一態様では、本発明の品質改良剤はグルコアミラーゼを含有する。グルコアミラーゼは、本発明者らが見出した作用効果(即ち、蒸しパンの柔らかさを保ち、口の中でくちゃつくことなく弾力性を保持させること)を発揮できる限り特に限定されない。グルコアミラーゼとして市販の酵素剤を用いてもよい。酵素剤の例を挙げると、グルコアミラーゼ「アマノ」2、グルク吟、ソフトマックスS、グルクザイムAF6(以上、天野エンザイム社製)、ノバミル(Novamyl社製)、ノバミル(登録商標)スチーム(以上、ノボザイムス・ジャパン社製)、グリンダミル(Glyndamyl)(ダニスコ・ジャパン社製)である。
後述の実施例に示す通り、生地垂れを防止するという観点から、品質改良剤中のプロテアーゼ活性は少ない方が好ましい。

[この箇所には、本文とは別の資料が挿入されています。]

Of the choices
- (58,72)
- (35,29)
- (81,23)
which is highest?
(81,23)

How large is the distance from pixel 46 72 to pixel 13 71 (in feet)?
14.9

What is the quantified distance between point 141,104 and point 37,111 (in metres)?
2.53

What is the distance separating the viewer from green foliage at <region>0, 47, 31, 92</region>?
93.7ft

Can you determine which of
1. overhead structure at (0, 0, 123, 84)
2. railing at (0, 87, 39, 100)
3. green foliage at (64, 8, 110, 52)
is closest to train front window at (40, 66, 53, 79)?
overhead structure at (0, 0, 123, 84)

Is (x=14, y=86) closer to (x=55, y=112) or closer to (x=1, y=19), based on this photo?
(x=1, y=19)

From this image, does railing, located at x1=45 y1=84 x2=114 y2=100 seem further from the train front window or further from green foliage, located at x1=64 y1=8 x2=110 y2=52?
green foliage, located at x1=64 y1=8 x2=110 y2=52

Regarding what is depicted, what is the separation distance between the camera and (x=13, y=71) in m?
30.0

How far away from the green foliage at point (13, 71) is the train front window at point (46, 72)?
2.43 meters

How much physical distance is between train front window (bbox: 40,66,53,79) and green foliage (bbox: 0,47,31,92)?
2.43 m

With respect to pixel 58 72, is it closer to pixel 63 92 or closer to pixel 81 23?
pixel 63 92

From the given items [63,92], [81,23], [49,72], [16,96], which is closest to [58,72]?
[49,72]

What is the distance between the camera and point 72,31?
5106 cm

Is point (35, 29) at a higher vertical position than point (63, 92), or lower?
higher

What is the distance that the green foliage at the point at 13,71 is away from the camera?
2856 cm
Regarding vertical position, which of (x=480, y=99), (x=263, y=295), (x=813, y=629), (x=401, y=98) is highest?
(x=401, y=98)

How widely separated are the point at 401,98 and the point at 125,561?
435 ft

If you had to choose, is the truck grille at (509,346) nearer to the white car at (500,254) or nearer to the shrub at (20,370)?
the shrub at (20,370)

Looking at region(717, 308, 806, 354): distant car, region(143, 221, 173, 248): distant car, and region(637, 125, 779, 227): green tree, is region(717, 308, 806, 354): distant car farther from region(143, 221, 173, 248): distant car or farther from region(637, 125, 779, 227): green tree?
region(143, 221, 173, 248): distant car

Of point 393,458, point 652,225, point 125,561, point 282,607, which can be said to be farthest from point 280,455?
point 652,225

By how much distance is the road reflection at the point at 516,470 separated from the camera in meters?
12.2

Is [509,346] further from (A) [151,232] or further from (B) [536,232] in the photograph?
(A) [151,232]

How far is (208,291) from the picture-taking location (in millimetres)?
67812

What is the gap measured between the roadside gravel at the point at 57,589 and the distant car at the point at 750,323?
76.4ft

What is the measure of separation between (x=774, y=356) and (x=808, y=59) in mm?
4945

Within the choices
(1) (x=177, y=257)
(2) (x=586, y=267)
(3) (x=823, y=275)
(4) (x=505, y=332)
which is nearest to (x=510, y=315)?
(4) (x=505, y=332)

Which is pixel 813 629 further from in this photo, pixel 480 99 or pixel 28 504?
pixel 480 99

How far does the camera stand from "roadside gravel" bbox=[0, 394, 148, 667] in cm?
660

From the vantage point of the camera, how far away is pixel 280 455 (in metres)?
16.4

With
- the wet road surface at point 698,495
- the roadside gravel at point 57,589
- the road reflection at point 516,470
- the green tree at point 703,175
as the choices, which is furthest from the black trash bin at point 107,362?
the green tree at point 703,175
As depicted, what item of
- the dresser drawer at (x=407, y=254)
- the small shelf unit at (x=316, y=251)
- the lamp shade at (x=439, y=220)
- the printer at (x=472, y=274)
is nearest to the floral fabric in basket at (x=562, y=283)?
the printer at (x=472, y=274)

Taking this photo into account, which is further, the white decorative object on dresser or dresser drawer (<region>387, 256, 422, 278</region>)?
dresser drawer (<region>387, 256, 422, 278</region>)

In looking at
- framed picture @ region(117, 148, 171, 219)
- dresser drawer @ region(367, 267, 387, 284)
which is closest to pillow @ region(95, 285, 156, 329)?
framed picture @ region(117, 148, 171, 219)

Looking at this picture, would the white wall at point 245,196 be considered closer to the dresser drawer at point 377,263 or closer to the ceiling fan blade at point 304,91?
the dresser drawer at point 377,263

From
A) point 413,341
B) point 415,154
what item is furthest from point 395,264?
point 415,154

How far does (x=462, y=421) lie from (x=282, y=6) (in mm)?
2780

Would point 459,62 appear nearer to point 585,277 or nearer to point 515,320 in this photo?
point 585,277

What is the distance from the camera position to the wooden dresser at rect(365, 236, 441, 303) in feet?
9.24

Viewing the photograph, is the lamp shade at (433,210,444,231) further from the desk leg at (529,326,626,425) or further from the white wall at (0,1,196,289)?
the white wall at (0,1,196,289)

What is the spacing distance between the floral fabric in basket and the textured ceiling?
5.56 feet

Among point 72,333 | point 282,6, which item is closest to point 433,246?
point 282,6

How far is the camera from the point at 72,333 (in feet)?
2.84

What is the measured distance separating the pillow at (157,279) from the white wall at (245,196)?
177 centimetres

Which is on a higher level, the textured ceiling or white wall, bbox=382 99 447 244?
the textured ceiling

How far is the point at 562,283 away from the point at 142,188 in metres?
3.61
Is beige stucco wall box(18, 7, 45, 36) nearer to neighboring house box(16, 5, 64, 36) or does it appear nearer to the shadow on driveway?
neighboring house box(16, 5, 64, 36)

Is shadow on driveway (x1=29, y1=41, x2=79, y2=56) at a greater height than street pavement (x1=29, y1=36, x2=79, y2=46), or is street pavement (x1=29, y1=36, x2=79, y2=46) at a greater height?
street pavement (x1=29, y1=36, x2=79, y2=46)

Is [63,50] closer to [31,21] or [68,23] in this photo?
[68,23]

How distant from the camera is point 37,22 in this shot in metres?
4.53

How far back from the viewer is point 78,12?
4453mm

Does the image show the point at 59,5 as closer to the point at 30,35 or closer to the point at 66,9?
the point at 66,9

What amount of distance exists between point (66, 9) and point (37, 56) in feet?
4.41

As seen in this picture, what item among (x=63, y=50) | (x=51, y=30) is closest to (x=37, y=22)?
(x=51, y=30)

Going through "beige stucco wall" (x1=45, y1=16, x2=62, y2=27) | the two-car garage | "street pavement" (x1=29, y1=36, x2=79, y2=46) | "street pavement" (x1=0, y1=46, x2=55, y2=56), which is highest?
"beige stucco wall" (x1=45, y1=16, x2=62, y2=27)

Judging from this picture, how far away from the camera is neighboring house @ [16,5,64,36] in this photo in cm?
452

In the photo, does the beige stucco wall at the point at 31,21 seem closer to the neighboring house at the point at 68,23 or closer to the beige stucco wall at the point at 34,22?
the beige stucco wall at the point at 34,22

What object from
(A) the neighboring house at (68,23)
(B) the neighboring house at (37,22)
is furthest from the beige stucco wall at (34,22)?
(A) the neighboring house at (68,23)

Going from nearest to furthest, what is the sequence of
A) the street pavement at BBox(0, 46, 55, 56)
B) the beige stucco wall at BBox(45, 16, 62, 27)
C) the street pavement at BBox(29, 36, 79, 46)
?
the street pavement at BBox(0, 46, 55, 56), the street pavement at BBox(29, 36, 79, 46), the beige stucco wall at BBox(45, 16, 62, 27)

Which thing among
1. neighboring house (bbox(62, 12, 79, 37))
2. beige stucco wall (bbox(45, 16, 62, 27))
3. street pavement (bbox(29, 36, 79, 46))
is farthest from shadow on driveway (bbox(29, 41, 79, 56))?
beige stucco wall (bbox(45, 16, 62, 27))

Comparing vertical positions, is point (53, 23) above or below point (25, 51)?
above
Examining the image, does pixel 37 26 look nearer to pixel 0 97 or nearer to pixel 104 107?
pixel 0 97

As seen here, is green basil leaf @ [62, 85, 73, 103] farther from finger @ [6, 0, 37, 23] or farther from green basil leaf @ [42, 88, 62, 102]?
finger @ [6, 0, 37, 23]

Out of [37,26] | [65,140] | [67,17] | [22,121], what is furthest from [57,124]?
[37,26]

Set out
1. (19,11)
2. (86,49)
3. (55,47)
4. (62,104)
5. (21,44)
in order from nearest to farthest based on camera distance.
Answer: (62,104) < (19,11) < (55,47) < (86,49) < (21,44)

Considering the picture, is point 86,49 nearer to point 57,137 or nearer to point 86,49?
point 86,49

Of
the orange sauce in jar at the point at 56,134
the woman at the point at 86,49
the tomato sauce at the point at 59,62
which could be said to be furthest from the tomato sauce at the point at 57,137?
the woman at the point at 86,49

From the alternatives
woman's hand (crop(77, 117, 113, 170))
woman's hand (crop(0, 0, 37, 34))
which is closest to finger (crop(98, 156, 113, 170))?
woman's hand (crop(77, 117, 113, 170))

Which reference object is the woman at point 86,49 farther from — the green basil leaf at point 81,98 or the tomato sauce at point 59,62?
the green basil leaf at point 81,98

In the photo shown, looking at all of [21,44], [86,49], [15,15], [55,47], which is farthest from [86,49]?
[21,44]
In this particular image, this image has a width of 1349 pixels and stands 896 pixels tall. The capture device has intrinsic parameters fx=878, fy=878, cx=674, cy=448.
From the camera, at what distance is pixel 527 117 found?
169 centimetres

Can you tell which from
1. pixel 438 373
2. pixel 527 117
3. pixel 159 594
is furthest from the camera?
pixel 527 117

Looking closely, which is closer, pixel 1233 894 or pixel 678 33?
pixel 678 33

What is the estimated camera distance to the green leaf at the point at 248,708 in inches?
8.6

具体的には、デンプン糖化力に対するプロテアーゼの活性の比(プロテアーゼの活性/デンプン糖化力)を0.01以下にすることが好ましい。より具体的には、当該活性比を0.001〜0.01にするとよい。この条件を満たす酵素剤として上掲のソフトマックスSを例示することができる。尚、デンプン糖化力及びプロテアーゼ活性は、原則として、後述の試験例の欄に示した方法で算出される。
本発明に使用するグルコアミラーゼの精製度は特に問わない(但し、プロテアーゼ活性を低く抑えるためには、精製度が高いとよい)。例えば、植物抽出物、動物抽出物、微生物による培養抽出物、或いはこれらの部分精製物なども、本発明で意図される作用効果を発揮できる限り、本発明の品質改良剤の成分として用いることができる。
グルコアミラーゼの含有量は特に限定されない。含有量を例示すると、10%〜100%である。
本発明の一態様ではグルコアミラーゼとリパーゼを併用する。即ち、グルコアミラーゼ及びリパーゼを含有した品質改良剤が提供される。グルコアミラーゼとリパーゼを併用することにより、例えば、柔らかさの維持効果を高めることができる。また、白色化効果も発揮できるようになる。
本明細書で使用するリパーゼは、本発明者らが見出した上記作用効果を発揮できる限り特に限定されない。リパーゼとして市販の酵素剤を用いてもよい。酵素剤の例を挙げると、リパーゼA「アマノ」6、リパーゼ AH「アマノ」SD、リパーゼAY「アマノ」30、リパーゼPS「アマノ」SD、リパーゼDF「アマノ」15、リパーゼM「アマノ」、リパーゼG「アマノ」50、リパーゼR「アマノ」(以上、天野エンザイム社製)、リリパーゼA−10D(以上、ナガセケムテックス社製)、グリンドアミルEXEL639(ダニスコ(Danisco)・ジャパン社製)、ダイエットレンツリパーゼCR、バリダーゼリパーゼMJ、ベイクザイムL80.000B、ピカンターゼA、ピカンターゼAN、ピカンターゼR800、ピカンターゼC3X、ピカンターゼK、ピカンターゼKL、パナモアゴールデン、パナモアスプリング(以上、ディー・エス・エム(DSM)ジャパン社製)、リポパン50BG、リポパンFBG(以上、ノボザイムス(Novozymes)ジャパン社製)エンチロンAKG(洛東化成工業社製)である。好ましくは、リポパン50BG、リポパンFBG、リパーゼM「アマノ」又はリパーゼDF「アマノ」15を用いる。最も好ましくはリパーゼDF「アマノ」15を用いる。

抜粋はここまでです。